The former Member of Parliament (MP) for Jomoro acknowledged that Dr Nkrumah had his shortcomings but emphasised that “he lived and died for the emancipation of African freedom, that is why till today he is being [idolised]”.

Explaining further, she pointed out that Dr Nkrumah “was a human being like any of us and I’m sure he was not perfect” but said she saw him as a hero and one of Africa’s freedom fighters, adding: “I can’t help it, it’s a joy to learn from him.”

Ms Nkrumah, who was speaking in an interview with the BBC together with Noo Saro-Wiwa, daughter of Ken Saro-Wiwa, a Nigerian writer and environmental activist who was killed in 1995, in a documentary titled Daughters of Political Icons said: “I feel humbled and privileged to be associated to Nkrumah in anyway.

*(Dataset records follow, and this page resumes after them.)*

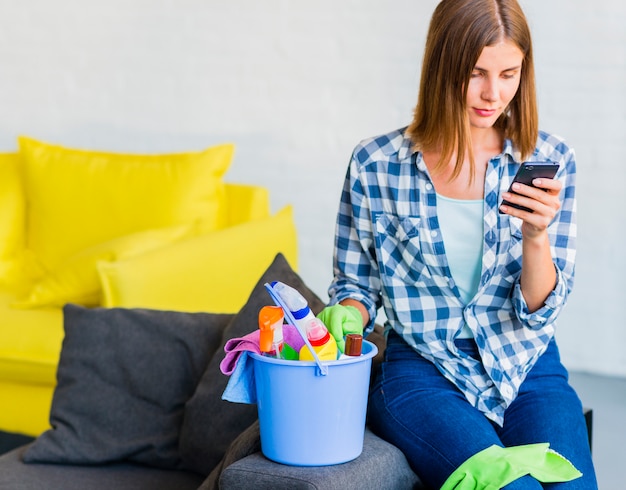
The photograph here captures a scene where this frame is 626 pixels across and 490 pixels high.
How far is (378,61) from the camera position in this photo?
11.5 feet

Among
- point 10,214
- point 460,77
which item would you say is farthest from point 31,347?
point 460,77

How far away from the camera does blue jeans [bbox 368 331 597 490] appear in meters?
1.51

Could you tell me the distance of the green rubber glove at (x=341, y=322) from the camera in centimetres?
148

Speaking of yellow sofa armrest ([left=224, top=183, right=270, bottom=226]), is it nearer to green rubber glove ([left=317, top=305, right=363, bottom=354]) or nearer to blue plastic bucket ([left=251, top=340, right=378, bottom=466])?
green rubber glove ([left=317, top=305, right=363, bottom=354])

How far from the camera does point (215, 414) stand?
5.98ft

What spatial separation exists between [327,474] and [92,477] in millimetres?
704

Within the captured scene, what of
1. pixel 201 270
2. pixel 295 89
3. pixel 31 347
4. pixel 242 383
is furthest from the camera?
pixel 295 89

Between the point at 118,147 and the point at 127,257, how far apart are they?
1333mm

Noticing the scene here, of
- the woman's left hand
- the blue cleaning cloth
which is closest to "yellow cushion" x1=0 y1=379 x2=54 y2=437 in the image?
the blue cleaning cloth

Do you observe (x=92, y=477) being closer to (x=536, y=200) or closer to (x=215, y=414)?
(x=215, y=414)

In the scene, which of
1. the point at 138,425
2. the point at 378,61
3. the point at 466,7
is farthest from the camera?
the point at 378,61

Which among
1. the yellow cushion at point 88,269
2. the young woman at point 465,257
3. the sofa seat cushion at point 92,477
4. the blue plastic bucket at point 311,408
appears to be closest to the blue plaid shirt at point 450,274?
the young woman at point 465,257

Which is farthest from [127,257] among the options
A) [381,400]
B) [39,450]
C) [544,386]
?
[544,386]

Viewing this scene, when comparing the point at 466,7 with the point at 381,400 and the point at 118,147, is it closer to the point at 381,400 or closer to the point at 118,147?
the point at 381,400
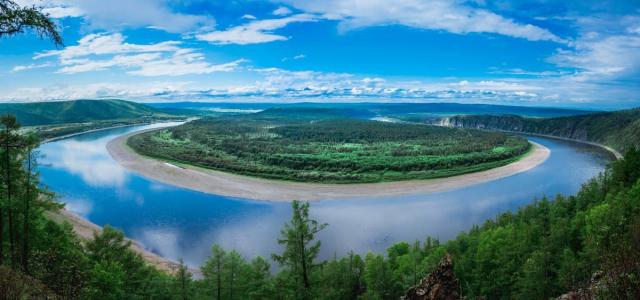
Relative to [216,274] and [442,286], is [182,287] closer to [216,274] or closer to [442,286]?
[216,274]

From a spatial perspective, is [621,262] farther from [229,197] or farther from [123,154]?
[123,154]

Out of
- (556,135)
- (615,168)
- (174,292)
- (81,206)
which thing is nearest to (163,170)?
(81,206)

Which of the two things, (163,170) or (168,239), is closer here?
(168,239)

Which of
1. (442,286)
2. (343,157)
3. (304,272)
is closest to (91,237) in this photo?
(304,272)

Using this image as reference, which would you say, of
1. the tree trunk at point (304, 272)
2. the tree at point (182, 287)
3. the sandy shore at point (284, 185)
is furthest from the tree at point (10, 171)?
the sandy shore at point (284, 185)

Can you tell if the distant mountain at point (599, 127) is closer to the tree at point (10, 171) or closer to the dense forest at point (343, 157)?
the dense forest at point (343, 157)

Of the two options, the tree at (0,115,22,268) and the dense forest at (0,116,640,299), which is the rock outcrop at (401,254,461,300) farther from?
the tree at (0,115,22,268)

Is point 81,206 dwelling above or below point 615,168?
below
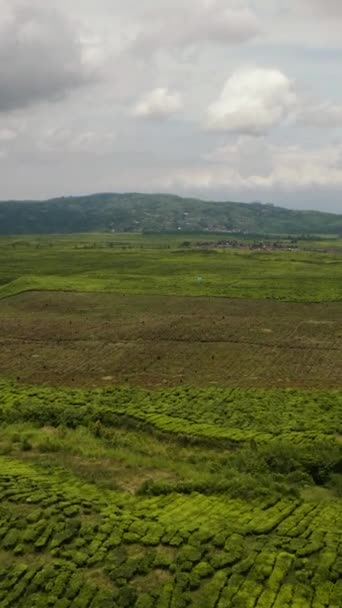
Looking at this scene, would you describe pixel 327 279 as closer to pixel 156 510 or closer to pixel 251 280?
pixel 251 280

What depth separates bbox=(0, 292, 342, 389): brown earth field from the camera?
37.4 meters

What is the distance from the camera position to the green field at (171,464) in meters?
16.1

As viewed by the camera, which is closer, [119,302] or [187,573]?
[187,573]

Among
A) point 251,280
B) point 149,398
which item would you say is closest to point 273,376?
point 149,398

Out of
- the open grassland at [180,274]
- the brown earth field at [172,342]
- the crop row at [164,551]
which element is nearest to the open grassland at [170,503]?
the crop row at [164,551]

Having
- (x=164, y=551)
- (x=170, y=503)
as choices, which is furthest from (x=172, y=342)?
(x=164, y=551)

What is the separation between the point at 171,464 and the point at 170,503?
3467 mm

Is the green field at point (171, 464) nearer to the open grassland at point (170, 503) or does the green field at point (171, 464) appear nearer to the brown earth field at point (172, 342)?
the open grassland at point (170, 503)

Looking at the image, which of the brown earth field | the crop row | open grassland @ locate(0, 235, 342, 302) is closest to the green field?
the crop row

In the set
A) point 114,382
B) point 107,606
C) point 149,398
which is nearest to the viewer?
point 107,606

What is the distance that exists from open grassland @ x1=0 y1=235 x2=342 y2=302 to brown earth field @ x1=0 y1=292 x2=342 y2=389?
8141 mm

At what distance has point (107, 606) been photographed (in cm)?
1492

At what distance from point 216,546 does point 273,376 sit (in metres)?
20.5

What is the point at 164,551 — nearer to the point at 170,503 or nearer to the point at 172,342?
the point at 170,503
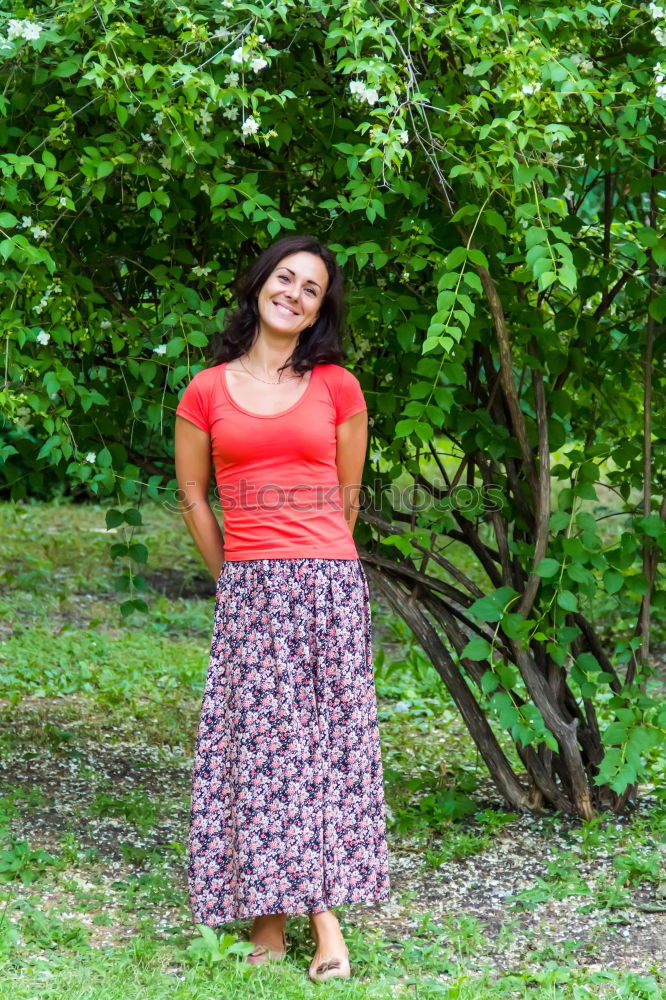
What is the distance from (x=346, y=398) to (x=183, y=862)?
1458mm

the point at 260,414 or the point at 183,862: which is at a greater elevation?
the point at 260,414

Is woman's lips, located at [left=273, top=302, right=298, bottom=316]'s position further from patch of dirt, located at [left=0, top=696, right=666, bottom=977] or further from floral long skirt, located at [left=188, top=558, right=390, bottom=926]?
patch of dirt, located at [left=0, top=696, right=666, bottom=977]

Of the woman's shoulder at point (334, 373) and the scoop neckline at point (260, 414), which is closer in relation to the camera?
the scoop neckline at point (260, 414)

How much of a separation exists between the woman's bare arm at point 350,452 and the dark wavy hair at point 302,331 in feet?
0.51

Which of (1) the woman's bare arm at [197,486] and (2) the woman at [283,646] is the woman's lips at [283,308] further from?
(1) the woman's bare arm at [197,486]

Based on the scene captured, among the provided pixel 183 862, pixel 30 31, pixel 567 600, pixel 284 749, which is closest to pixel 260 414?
pixel 284 749

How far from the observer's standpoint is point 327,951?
271 centimetres

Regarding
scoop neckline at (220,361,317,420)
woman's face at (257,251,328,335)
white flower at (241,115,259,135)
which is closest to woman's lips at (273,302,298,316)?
woman's face at (257,251,328,335)

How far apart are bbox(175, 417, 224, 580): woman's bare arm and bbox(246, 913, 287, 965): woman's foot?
0.82 meters

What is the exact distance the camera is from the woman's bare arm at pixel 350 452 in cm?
286

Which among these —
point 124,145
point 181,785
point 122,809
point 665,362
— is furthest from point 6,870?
point 665,362

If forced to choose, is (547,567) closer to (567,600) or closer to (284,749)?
(567,600)

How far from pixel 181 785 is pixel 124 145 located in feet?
7.22

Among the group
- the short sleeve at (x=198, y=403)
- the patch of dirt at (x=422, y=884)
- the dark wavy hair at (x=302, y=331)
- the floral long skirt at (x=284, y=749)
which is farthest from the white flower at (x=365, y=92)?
the patch of dirt at (x=422, y=884)
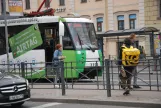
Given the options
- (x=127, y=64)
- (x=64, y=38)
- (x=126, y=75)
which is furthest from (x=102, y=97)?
(x=64, y=38)

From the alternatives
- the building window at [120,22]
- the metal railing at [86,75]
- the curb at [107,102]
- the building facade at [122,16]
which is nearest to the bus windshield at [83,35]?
the metal railing at [86,75]

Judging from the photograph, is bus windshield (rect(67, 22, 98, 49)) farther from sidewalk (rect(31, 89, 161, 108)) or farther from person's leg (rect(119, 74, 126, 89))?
person's leg (rect(119, 74, 126, 89))

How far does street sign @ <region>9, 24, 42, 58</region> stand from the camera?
58.5ft

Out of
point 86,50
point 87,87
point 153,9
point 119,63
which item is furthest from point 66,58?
point 153,9

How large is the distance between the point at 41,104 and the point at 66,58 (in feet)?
17.6

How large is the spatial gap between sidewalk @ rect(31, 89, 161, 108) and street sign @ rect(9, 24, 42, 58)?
A: 435 cm

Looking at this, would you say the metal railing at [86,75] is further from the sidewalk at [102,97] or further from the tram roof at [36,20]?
the tram roof at [36,20]

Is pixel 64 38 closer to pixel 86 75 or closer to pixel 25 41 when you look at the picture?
pixel 25 41

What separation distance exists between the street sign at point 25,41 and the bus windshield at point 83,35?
1653 millimetres

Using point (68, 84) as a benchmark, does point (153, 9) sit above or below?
above

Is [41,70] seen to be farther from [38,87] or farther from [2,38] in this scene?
[2,38]

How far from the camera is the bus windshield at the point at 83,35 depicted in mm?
17453

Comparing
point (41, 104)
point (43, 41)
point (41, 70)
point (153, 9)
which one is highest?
point (153, 9)

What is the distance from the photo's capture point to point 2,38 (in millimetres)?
18797
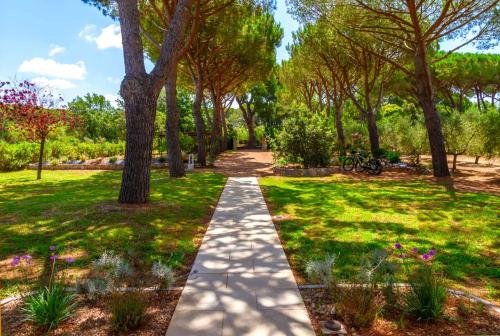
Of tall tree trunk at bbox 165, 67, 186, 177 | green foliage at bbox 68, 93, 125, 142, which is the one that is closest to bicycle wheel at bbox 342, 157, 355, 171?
tall tree trunk at bbox 165, 67, 186, 177

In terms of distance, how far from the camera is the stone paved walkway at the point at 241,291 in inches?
117

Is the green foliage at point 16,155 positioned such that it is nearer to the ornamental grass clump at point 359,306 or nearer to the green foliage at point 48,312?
the green foliage at point 48,312

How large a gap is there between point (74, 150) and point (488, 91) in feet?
127

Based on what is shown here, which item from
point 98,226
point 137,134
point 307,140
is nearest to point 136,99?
point 137,134

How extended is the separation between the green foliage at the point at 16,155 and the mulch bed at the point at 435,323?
732 inches

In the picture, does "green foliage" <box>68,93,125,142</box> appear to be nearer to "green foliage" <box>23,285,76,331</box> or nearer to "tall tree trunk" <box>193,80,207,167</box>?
"tall tree trunk" <box>193,80,207,167</box>

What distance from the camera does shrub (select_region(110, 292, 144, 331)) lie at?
288cm

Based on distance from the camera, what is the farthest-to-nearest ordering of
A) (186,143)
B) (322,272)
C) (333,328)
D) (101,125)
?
1. (101,125)
2. (186,143)
3. (322,272)
4. (333,328)

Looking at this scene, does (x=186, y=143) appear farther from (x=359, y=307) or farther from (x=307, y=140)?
(x=359, y=307)

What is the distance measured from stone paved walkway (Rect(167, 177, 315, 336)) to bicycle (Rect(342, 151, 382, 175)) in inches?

For me, he is not just a father but he is a political prophet, a mentor and many things.”

She said his father “left a strong impact on many Africans and every black person felt some sense of pride and dignity about the Ghana of the late 50s and 60s”.

It would be recalled that ex-President John Agyekum Kufuor, who was interacting with the leadership of the International Democratic Union (IDU) which paid a courtesy call on him at his office in Accra on Tuesday June 20, said Dr Nkrumah misused Ghana’s resources and plunged the country into poverty.

Explaining further, he pointed out that by 1963, “our then President Nkrumah, left of centre politician, moved the country into a one-party state with a lot of intolerance; he built a whole prison just 22 miles of Accra for detention of political opponents”.

He observed: “Democracy as we are espousing was virtually killed,” and was quick to add that “by 1966 the country had had too much and it was labouring under poverty it had never known before”.

Mr Kufuor, who served as president between 2001 and 2009, said the country was “labouring under intolerance and people were not allowed to express themselves [under President Nkrumah]…”

He indicated that it was after 1992 that the country became stable and democracy was introduced and hopefully has been strengthened over the years.